**FRAGMENT:**
◇ ◇ ◇ ◇ ◇
Uitspraak: 8 juli 2012
Zaaknr: RvBAz 2011/54726
RAAD VAN BEROEP
IN AMBTENARENZAKEN
[appellant]
wonende te Aruba,
oorspronkelijk klager, thans appellant,
gemachtigde: mr. E. Wever-Croes,
DE GOUVERNEUR VAN ARUBA,
DE MINISTER VAN JUSTITIE,
DE MINISTER VAN FINANCIEN
oorspronkelijk verweerders,
thans geïntimeerden,
gemachtigde: mr. F.A. Gibbs.
1. Ontstaan en loop van het geding.
1.1 Appellant is met ingang van 1 september 2004 in dienst getreden en tewerkgesteld bij de Dienst Gevangeniswezen Aruba. Op 17 september 2004 is hij overgeplaatst naar het Cuerpo Especial Arubano (CEA).
1.2 Bij brief van 2 september 2010, gericht aan appellant, heeft de Minister van Justitie vastgesteld dat appellant vanaf 1 september 2004 in dienst is als arbeidscontractant en per direct die arbeidsovereenkomst is beeieindigd met een opzegginstermijn van twee maanden. Als reden van opzegging is vermeld dat appellant niet voldoet aan de wettelijke vereisten voor benoeming als ambtenaar.
◇ ◇ ◇ ◇ ◇
**GEGEVENSREGELS:**
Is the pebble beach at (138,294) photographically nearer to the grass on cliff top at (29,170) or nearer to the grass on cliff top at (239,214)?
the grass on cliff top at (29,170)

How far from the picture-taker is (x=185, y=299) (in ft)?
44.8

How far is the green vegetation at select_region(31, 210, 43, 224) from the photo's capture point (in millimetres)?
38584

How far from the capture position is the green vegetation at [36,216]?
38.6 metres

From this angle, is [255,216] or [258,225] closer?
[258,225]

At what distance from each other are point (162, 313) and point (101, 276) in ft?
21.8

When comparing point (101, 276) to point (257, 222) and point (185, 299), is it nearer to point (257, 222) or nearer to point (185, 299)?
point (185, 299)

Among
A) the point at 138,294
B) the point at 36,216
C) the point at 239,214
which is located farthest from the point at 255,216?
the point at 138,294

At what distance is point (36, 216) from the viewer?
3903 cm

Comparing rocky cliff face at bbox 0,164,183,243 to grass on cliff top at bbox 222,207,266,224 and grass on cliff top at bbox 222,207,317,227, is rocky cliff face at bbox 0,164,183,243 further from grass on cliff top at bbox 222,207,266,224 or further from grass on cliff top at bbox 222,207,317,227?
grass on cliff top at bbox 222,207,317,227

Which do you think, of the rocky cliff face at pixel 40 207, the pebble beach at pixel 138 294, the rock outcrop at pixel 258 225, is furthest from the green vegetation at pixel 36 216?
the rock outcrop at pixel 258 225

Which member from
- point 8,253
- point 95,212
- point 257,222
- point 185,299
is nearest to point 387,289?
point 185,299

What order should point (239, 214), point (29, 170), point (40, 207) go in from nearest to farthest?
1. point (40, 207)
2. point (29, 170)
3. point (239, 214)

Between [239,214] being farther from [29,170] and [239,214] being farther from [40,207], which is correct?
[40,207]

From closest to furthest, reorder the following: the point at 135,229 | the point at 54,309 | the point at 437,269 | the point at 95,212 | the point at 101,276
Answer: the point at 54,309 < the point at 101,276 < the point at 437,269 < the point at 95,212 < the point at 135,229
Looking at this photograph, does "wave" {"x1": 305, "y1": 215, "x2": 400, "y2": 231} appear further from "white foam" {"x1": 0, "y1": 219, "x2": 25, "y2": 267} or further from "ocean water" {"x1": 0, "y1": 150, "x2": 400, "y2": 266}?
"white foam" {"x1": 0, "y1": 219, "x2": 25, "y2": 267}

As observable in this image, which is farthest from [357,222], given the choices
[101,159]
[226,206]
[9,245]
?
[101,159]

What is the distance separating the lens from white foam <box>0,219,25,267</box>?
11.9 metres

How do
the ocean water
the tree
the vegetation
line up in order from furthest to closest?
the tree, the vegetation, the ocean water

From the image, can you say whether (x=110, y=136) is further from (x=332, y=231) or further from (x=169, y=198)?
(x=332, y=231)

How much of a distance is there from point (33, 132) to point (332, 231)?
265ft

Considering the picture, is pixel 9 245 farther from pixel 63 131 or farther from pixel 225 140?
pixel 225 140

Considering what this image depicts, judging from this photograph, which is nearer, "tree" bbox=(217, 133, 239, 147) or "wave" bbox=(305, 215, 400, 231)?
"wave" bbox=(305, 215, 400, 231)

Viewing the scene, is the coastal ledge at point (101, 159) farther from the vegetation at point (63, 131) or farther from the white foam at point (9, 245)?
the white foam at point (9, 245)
◇ ◇ ◇ ◇ ◇
**OPDRACHT:**
Zeg bij elke bewering of die klopt met het fragment over de ambtenarenzaak, met ja of nee en de doorslaggevende woorden uit het fragment letterlijk erbij: (a) Appellant werd op 17 september 2004 overgeplaatst naar het CEA. (b) De opzegtermijn was drie maanden. (c) De brief van 2 september 2010 kwam van de Minister van Financiën. De items hebben niets met het fragment te maken.

**OPLOSSING:**
(a) Ja: "Op 17 september 2004 is hij overgeplaatst naar het Cuerpo Especial Arubano (CEA)."
(b) Nee: "met een opzegginstermijn van twee maanden"
(c) Nee: "Bij brief van 2 september 2010, gericht aan appellant, heeft de Minister van Justitie vastgesteld"